Are traditional annual performance reviews losing value? 36% of companies don’t think performance reviews are necessary.
The traditional annual performance review may be falling out of favour with business leaders. Research by leading global recruitment company Robert Half confirms that more than one in three (36%) Chief Financial Officers (CFOs) don’t believe annual performance reviews are necessary in today’s workplace.
In today’s fast-paced commercial environment only 11% of finance leaders believe employees want to receive feedback annually. The majority say their staff would prefer feedback on a more regular basis: 26% believe employees would like monthly feedback, 14% point to weekly feedback and another 14% see value in providing immediate feedback on the spot.

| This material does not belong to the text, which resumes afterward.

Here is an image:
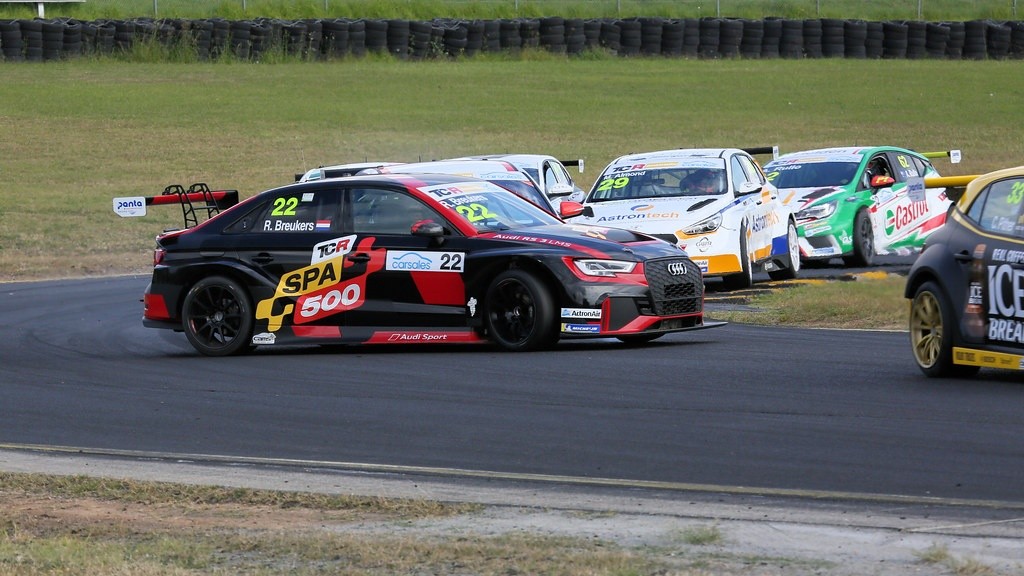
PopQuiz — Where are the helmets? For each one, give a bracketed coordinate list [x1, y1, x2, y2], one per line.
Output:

The larger the business, the greater the preference for annual reviews. More than seven out of ten (72%) CFOs of large1 organisations favour an annual performance review compared to 55% of medium-sized businesses and 52% of small business organisations.
David Jones, Senior Managing Director Robert Half Asia Pacific said: “Business organisations need to understand the importance of performance management, which is a fundamental aspect of any Human Resources policy. Performance management, if done efficiently and empathetically, can not only create a corporate culture that promotes individual growth and success, but it can also be an efficient way to improve staff efforts and to keep employees engaged and loyal.”
“However it doesn’t all hinge on annual performance reviews. There are other ways to keep staff engaged and motivated, and businesses need to be prepared to think outside the square in order to gain the best results, and loyalty, from their people.”
Looking beyond the performance review
Companies can use a variety of strategies to keep employees motivated, engaged and loyal to the company.
More than half (53%) of Australian CFOs believe employee training opportunities can be effective in keeping employees engaged and motivated, followed by 44% who see one-on-one discussions as being a source of motivation. Another 40% say encouraging employees to offer suggestions – and putting their ideas into practice – can be a powerful motivator.
Interestingly, just over one in three (36%) refer to salary increases and bonuses as an efficient motivator.
Other initiatives (beyond performance reviews) that can motivate and engage employees
|One-on-one discussions geared toward career development||44%||43%||43%||45%|
|Getting employees to contribute their ideas and implementing them||40%||36%||44%||40%|
|Providing salary increases and bonuses||36%||25%||41%||42%|
|Employee recognition programs and awards||17%||11%||19%||21%|
Source: Independent survey commissioned by Robert Half among 300 Australian CFOs and finance directors – multiple answers allowed.
David Jones concluded: “No matter what the format is, employer feedback is always beneficial to staff career development and advancement. Receiving feedback is not only motivating, but by identifying areas for improvement, employees know what to work on in order to further develop their career thereby also increasing their market value.”
1Company Size Definitions
Number of staff in the respondent's business
|Small||50 - 149 staff|
|Medium||150 - 499 staff|
About the research
The annual study is developed by Robert Half and conducted by an independent research firm, surveying 300 Chief Financial Officers (CFO) and finance directors in Australia. This survey is part of the international workplace survey, a questionnaire about job trends, talent management and trends in the workplace.